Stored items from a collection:

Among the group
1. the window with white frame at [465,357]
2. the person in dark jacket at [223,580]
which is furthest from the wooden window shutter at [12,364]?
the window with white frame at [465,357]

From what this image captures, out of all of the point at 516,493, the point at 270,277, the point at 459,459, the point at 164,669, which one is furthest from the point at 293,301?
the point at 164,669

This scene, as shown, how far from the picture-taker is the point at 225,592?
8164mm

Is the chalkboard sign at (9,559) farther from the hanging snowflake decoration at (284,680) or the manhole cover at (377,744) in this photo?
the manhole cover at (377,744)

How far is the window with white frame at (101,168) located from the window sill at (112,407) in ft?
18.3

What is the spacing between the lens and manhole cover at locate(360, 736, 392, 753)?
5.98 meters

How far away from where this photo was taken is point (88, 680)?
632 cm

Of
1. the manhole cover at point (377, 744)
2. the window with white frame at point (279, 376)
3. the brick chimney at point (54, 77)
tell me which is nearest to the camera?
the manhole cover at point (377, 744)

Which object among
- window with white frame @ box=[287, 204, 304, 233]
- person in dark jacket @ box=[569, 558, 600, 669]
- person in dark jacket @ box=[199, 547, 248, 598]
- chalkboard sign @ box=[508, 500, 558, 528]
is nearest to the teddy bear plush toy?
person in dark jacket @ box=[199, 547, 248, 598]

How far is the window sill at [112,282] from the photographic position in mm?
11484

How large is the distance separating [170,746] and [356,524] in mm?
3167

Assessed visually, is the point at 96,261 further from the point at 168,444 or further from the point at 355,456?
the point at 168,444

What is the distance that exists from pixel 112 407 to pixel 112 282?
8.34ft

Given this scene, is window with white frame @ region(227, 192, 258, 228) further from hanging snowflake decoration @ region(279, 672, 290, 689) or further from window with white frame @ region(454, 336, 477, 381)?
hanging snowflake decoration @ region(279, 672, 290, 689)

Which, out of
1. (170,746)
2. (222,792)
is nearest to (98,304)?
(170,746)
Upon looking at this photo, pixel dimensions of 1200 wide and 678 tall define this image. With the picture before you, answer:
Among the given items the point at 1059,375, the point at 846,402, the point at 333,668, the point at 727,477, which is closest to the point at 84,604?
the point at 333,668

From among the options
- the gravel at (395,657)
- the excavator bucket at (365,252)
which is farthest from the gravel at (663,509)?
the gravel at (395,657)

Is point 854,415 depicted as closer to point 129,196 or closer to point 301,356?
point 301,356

▶ [EXERCISE]
Copy out every line of the material above without changing a single character.

▶ [THE OUTPUT]
Among the group
1. the window with white frame at [465,357]
2. the person in dark jacket at [223,580]
which is furthest from the wooden window shutter at [12,364]?
the window with white frame at [465,357]

From what this image captures, out of all of the point at 516,493, the point at 270,277, the point at 459,459, the point at 164,669, which one is furthest from the point at 293,301?
the point at 164,669

This scene, as shown, how far from the picture-taker is the point at 225,592?
8164mm

Is the chalkboard sign at (9,559) farther from the hanging snowflake decoration at (284,680) or the manhole cover at (377,744) in this photo?
the manhole cover at (377,744)

How far is the window with white frame at (101,168) located from the window sill at (112,407) in ft?
18.3

What is the spacing between the lens and manhole cover at locate(360, 736, 392, 753)?
5.98 meters

How far away from where this photo was taken is point (88, 680)?
632 cm

Of
1. the manhole cover at point (377, 744)
2. the window with white frame at point (279, 376)
3. the brick chimney at point (54, 77)
tell me which is nearest to the camera?
the manhole cover at point (377, 744)

Which object among
- window with white frame @ box=[287, 204, 304, 233]
- person in dark jacket @ box=[569, 558, 600, 669]
- person in dark jacket @ box=[199, 547, 248, 598]
- chalkboard sign @ box=[508, 500, 558, 528]
is nearest to the teddy bear plush toy?
person in dark jacket @ box=[199, 547, 248, 598]

How far is the window sill at [112,282] from the photographic position in mm?
11484

How large is the distance separating [170,746] and [356,524] in mm?
3167

Assessed visually, is the point at 96,261 further from the point at 168,444 or further from the point at 355,456?
the point at 168,444

What is the distance that exists from pixel 112 407 to pixel 112 282?
8.34ft

Given this scene, is window with white frame @ region(227, 192, 258, 228) further from hanging snowflake decoration @ region(279, 672, 290, 689) or further from window with white frame @ region(454, 336, 477, 381)?
hanging snowflake decoration @ region(279, 672, 290, 689)

Which, out of
1. (170,746)
2. (222,792)
is nearest to (98,304)?
(170,746)
Upon looking at this photo, pixel dimensions of 1200 wide and 678 tall define this image. With the picture before you, answer:
Among the given items the point at 1059,375, the point at 846,402, the point at 333,668, the point at 727,477, which is closest to the point at 84,604?
the point at 333,668

From among the options
- the gravel at (395,657)
- the excavator bucket at (365,252)
which is farthest from the gravel at (663,509)?
the gravel at (395,657)

Is point 854,415 depicted as closer to point 129,196 or closer to point 301,356?
point 301,356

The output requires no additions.